_Provided entries_
##############################
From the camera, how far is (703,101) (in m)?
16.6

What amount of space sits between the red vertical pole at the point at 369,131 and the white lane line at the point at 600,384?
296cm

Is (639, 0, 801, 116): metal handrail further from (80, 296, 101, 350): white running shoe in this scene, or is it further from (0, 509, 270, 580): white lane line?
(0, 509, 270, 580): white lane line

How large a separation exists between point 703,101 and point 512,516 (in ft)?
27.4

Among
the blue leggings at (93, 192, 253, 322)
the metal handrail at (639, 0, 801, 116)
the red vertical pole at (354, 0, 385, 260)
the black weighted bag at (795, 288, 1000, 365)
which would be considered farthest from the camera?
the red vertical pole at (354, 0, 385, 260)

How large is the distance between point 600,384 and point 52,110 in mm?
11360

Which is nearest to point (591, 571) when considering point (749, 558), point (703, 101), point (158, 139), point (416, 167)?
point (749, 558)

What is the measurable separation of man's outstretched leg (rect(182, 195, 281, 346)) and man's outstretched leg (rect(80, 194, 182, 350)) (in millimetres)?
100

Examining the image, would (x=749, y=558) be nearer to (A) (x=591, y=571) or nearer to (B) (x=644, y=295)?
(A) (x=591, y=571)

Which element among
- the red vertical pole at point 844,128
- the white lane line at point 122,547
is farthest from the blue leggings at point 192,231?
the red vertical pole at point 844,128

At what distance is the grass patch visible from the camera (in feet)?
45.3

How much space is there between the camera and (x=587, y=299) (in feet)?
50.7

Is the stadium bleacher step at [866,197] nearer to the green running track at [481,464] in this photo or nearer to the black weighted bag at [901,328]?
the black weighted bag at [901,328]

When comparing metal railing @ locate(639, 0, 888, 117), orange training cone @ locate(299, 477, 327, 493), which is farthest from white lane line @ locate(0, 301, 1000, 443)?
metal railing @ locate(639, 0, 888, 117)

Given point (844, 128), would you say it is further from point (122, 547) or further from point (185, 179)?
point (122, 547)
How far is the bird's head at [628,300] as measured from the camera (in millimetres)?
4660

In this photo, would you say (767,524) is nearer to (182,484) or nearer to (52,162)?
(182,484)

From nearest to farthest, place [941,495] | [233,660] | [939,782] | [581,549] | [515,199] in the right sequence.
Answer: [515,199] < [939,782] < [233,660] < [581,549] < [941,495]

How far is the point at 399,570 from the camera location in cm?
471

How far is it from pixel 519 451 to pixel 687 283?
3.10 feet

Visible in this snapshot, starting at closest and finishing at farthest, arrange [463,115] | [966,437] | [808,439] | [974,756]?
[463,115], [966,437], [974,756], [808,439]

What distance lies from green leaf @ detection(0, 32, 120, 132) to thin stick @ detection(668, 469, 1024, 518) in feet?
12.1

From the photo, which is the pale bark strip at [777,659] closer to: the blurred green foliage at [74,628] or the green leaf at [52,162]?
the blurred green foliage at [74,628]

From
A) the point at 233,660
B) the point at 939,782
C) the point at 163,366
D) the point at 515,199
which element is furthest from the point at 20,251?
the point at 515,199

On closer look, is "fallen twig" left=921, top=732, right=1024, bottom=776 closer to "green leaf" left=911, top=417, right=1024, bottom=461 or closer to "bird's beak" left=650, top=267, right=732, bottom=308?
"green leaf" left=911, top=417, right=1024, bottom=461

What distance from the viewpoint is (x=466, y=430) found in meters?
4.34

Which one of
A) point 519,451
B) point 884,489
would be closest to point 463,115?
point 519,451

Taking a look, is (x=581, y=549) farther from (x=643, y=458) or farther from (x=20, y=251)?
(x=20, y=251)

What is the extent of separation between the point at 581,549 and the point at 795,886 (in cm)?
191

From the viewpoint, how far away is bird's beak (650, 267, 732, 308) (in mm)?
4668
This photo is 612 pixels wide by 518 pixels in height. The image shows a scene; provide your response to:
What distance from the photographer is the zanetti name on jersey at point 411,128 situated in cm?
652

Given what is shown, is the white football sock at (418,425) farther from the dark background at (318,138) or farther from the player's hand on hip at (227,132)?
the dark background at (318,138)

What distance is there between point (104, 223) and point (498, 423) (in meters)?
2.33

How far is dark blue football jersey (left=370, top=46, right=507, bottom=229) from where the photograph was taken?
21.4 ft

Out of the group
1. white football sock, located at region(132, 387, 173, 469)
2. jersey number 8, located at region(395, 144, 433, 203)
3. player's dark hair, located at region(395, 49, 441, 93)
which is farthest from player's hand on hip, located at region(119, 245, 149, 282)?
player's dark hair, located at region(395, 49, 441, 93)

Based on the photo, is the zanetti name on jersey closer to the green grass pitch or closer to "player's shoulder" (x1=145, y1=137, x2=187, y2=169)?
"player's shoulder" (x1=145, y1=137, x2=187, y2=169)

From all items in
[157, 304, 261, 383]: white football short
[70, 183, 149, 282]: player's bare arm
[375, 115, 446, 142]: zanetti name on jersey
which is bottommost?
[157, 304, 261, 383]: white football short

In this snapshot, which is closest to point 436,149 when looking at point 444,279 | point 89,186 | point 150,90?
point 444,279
##############################
_Goal_
Could you rewrite all the records above, changing "metal handrail" to "steel handrail" everywhere it occurs and leaving everything else unchanged?

_Answer for this exercise_
From the camera, how far is (703,101) (in m)?
16.6

What amount of space sits between the red vertical pole at the point at 369,131 and the white lane line at the point at 600,384?
296cm

Is (639, 0, 801, 116): steel handrail further from (80, 296, 101, 350): white running shoe in this scene, or is it further from (0, 509, 270, 580): white lane line?
(0, 509, 270, 580): white lane line

How large a separation exists between point 703,101 and point 512,516 (in ft)?
27.4

Among
the blue leggings at (93, 192, 253, 322)
the steel handrail at (639, 0, 801, 116)
the red vertical pole at (354, 0, 385, 260)
the black weighted bag at (795, 288, 1000, 365)
which would be considered farthest from the camera?
the red vertical pole at (354, 0, 385, 260)

How large is the distance between point 600,384 and point 52,110 in mm?
11360

Which is nearest to point (591, 571) when considering point (749, 558), point (703, 101), point (158, 139), point (416, 167)?
point (749, 558)

What is the measurable separation of man's outstretched leg (rect(182, 195, 281, 346)) and man's outstretched leg (rect(80, 194, 182, 350)) (in millimetres)?
100

Examining the image, would (x=749, y=558) be nearer to (A) (x=591, y=571) or nearer to (B) (x=644, y=295)?
(A) (x=591, y=571)

Which element among
- the red vertical pole at point 844,128
- the white lane line at point 122,547
is farthest from the blue leggings at point 192,231?
the red vertical pole at point 844,128

At what distance is the grass patch visible from the camera (in feet)?
45.3

How much space is there between the camera and (x=587, y=299) (in feet)?
50.7

Is the stadium bleacher step at [866,197] nearer to the green running track at [481,464] in this photo or nearer to the black weighted bag at [901,328]?
the black weighted bag at [901,328]

When comparing metal railing @ locate(639, 0, 888, 117), orange training cone @ locate(299, 477, 327, 493), which is farthest from white lane line @ locate(0, 301, 1000, 443)?
metal railing @ locate(639, 0, 888, 117)

Given point (844, 128), would you say it is further from point (122, 547) or further from point (185, 179)?
point (122, 547)
How far is the bird's head at [628,300] as measured from the camera (in millimetres)?
4660

In this photo, would you say (767,524) is nearer to (182,484) or nearer to (52,162)?
(182,484)

From nearest to farthest, place [941,495] | [233,660] | [939,782] | [581,549] | [515,199] in the right sequence.
Answer: [515,199] < [939,782] < [233,660] < [581,549] < [941,495]

How far is the point at 399,570 from the camera location in cm?
471

How far is it from pixel 519 451 to pixel 687 283?
3.10 feet

Visible in this snapshot, starting at closest and finishing at farthest, arrange [463,115] | [966,437] | [808,439] | [974,756]?
[463,115], [966,437], [974,756], [808,439]

What distance lies from green leaf @ detection(0, 32, 120, 132) to thin stick @ detection(668, 469, 1024, 518) in feet?
12.1

From the photo, which is the pale bark strip at [777,659] closer to: the blurred green foliage at [74,628] or the green leaf at [52,162]?
the blurred green foliage at [74,628]

From
A) the point at 233,660
B) the point at 939,782
C) the point at 163,366
D) the point at 515,199
which element is furthest from the point at 20,251?
the point at 515,199

On closer look, is "fallen twig" left=921, top=732, right=1024, bottom=776 closer to "green leaf" left=911, top=417, right=1024, bottom=461 or closer to "bird's beak" left=650, top=267, right=732, bottom=308?
"green leaf" left=911, top=417, right=1024, bottom=461

What distance from the viewpoint is (x=466, y=430) found in meters?
4.34

Which one of
A) point 519,451
B) point 884,489
would be closest to point 463,115?
point 519,451

Taking a look, is (x=581, y=549) farther from (x=643, y=458) or farther from (x=20, y=251)?
(x=20, y=251)

What is the extent of separation between the point at 581,549 and the point at 795,886 (in cm)?
191

From the viewpoint, how far away is bird's beak (650, 267, 732, 308) (in mm)?
4668
This photo is 612 pixels wide by 518 pixels in height. The image shows a scene; provide your response to:
What distance from the photographer is the zanetti name on jersey at point 411,128 situated in cm?
652

Given what is shown, is the white football sock at (418,425) farther from the dark background at (318,138) or farther from the player's hand on hip at (227,132)?
the dark background at (318,138)

What distance is there between point (104, 223) and point (498, 423) (in meters)?
2.33

How far is dark blue football jersey (left=370, top=46, right=507, bottom=229) from where the photograph was taken?
21.4 ft

Out of the group
1. white football sock, located at region(132, 387, 173, 469)
2. jersey number 8, located at region(395, 144, 433, 203)
3. player's dark hair, located at region(395, 49, 441, 93)
which is farthest from player's hand on hip, located at region(119, 245, 149, 282)?
player's dark hair, located at region(395, 49, 441, 93)

Based on the photo, is the zanetti name on jersey closer to the green grass pitch or closer to "player's shoulder" (x1=145, y1=137, x2=187, y2=169)?
"player's shoulder" (x1=145, y1=137, x2=187, y2=169)

From all items in
[157, 304, 261, 383]: white football short
[70, 183, 149, 282]: player's bare arm
[375, 115, 446, 142]: zanetti name on jersey
which is bottommost?
[157, 304, 261, 383]: white football short

In this snapshot, which is closest to point 436,149 when looking at point 444,279 | point 89,186 | point 150,90?
point 444,279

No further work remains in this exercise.